Stated exercise
Write out the entire forum thread below, word for word.

Why would you propose something that makes company earn less money? I'm sure that at Amazon scale, this misfeature earned millions of dollars.


Customer relationships. I recall a Bezos quote along the lines of "It's better to lose a refund than to lose a customer".


this one has cost us many thousands of dollars.

we had cron script on a very old server running for almost a decade, starting a multipart upload every night, pushing what was supposed to be backups to a bucket that also stored user-uploaded content so it was normal that the bucket grows in size by a bit every day. the script was 'not working' so we never relied on the backup data it was supposed to be pushing, never saw the files in s3, the bucket grew at a steady and not unreasonable pace. and then this spring i discovered that we were storing almost 3TB of incomplete multipart uploads.

and yes, i know that anecdote is just chock full of bad practices.


That S for simple stands for simple ways to skyrocket your expenses


“Simple” was coined when the alternative was managing a fleet of servers with disks . Time changes everything.


Yeah, I've definitely treaded on the storage cost landmine. Thankfully it was just some cents in my case, but it's really infuriating how badly the console exposes the information.


I have the feeling that the entire case (in)-sensitive discussions are usually too much English-centric.

Allow me to iterate: I have the feeling way too many language discussions, especially in IT, are too much English-centric.


> too much English-centric.

Pretty glad about it considering how much more simpler ASCII was to work with compared to Unicode.

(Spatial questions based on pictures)
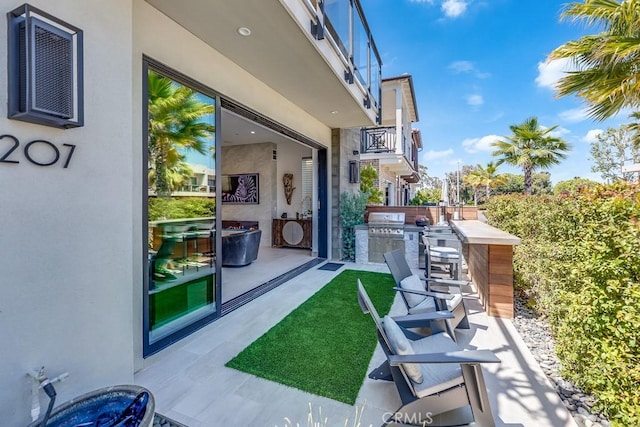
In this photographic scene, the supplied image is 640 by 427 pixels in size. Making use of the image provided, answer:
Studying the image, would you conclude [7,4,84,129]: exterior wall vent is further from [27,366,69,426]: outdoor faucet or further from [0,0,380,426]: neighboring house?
[27,366,69,426]: outdoor faucet

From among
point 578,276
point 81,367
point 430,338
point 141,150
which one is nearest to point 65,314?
point 81,367

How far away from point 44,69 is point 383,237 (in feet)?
21.7

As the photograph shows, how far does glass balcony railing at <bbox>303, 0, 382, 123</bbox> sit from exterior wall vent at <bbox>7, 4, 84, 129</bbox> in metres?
2.54

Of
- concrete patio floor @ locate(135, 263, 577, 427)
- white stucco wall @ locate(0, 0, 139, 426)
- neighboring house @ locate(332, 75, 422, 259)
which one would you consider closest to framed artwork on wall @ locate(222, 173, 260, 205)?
neighboring house @ locate(332, 75, 422, 259)

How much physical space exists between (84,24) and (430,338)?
3.54 metres

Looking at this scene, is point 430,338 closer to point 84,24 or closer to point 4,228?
point 4,228

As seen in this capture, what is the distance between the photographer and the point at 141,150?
2.71m

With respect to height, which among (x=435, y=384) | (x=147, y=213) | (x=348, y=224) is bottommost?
(x=435, y=384)

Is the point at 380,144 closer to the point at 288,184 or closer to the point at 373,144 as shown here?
the point at 373,144

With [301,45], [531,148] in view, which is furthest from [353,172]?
[531,148]

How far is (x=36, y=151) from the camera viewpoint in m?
1.66

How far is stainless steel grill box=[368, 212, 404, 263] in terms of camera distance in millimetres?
7152

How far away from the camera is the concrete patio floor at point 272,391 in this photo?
2090 mm

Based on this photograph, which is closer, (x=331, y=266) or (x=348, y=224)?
(x=331, y=266)
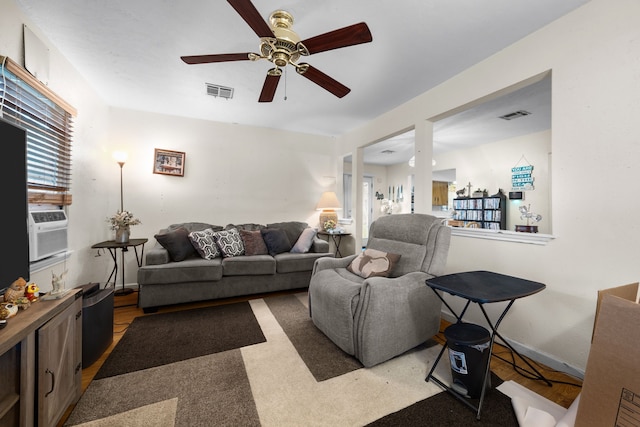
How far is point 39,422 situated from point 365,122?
13.6 feet

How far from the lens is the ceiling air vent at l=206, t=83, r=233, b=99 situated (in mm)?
2871

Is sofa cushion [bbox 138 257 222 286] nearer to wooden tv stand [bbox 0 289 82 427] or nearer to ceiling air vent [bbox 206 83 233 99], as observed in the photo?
wooden tv stand [bbox 0 289 82 427]

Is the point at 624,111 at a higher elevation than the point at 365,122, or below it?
below

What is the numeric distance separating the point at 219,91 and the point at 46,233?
2.11 meters

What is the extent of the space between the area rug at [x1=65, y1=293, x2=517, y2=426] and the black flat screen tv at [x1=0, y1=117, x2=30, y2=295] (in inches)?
32.8

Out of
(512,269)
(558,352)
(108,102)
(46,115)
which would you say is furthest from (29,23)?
(558,352)

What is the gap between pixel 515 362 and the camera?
1.86 meters

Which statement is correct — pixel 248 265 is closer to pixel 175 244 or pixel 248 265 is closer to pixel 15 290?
pixel 175 244

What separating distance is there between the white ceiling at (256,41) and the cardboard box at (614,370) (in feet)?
6.30

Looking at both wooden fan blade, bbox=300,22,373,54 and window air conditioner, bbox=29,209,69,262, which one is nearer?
wooden fan blade, bbox=300,22,373,54

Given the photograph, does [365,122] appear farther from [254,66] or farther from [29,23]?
[29,23]

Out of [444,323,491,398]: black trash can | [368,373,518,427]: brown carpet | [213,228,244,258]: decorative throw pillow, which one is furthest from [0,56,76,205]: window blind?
[444,323,491,398]: black trash can

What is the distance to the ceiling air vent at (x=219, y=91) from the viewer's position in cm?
287

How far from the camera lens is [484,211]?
16.8 ft
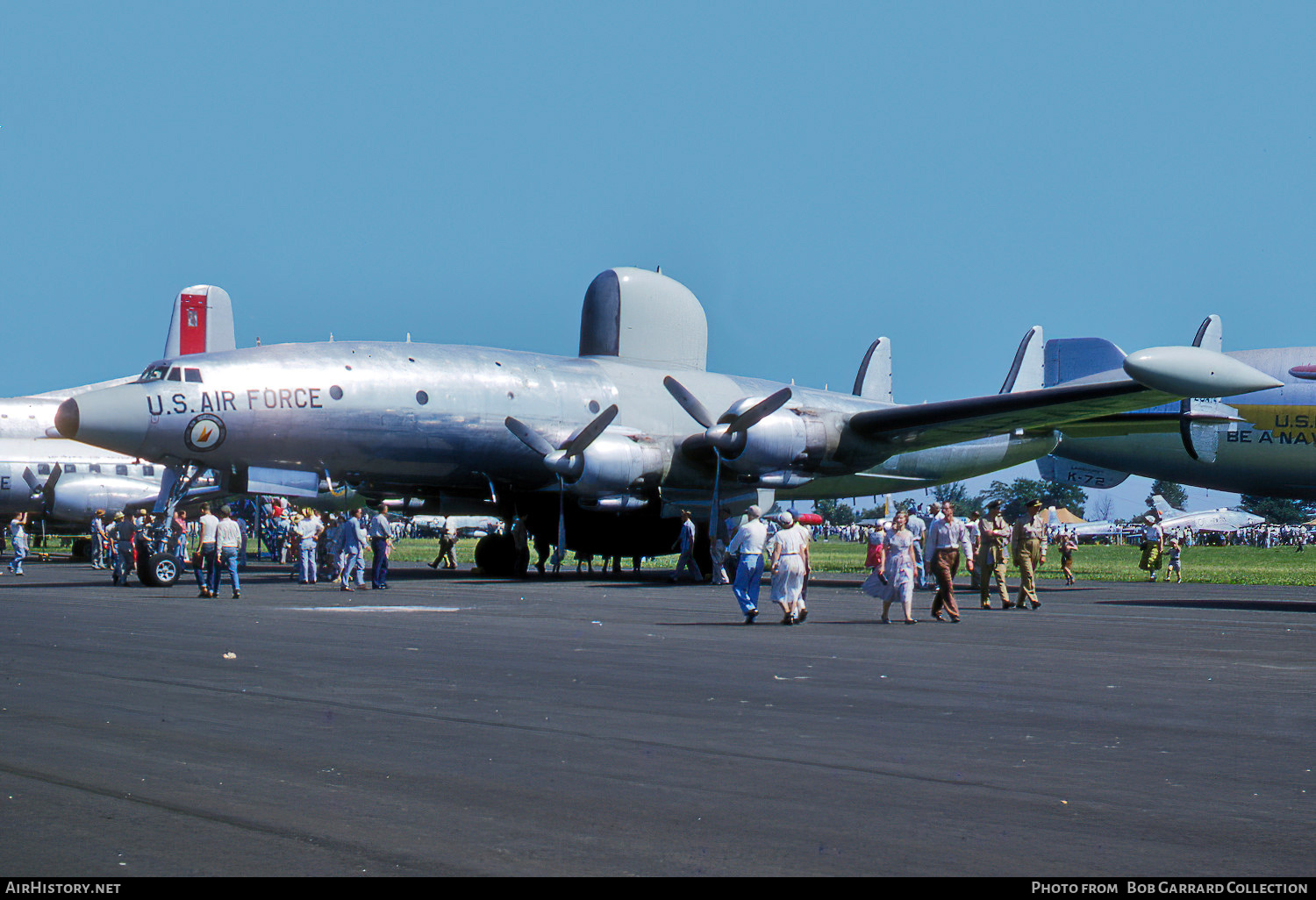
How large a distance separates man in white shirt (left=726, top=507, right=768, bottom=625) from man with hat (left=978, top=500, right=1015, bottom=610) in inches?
217

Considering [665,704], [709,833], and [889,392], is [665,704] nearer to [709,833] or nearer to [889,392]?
[709,833]

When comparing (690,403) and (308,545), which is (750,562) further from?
(308,545)

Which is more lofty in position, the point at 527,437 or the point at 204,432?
the point at 527,437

Written answer
Why would you propose something that makes company earn less money? I'm sure that at Amazon scale, this misfeature earned millions of dollars.


Customer relationships. I recall a Bezos quote along the lines of "It's better to lose a refund than to lose a customer".


this one has cost us many thousands of dollars.

we had cron script on a very old server running for almost a decade, starting a multipart upload every night, pushing what was supposed to be backups to a bucket that also stored user-uploaded content so it was normal that the bucket grows in size by a bit every day. the script was 'not working' so we never relied on the backup data it was supposed to be pushing, never saw the files in s3, the bucket grew at a steady and not unreasonable pace. and then this spring i discovered that we were storing almost 3TB of incomplete multipart uploads.

and yes, i know that anecdote is just chock full of bad practices.


That S for simple stands for simple ways to skyrocket your expenses


“Simple” was coined when the alternative was managing a fleet of servers with disks . Time changes everything.


Yeah, I've definitely treaded on the storage cost landmine. Thankfully it was just some cents in my case, but it's really infuriating how badly the console exposes the information.


I have the feeling that the entire case (in)-sensitive discussions are usually too much English-centric.

Allow me to iterate: I have the feeling way too many language discussions, especially in IT, are too much English-centric.


> too much English-centric.

Pretty glad about it considering how much more simpler ASCII was to work with compared to Unicode.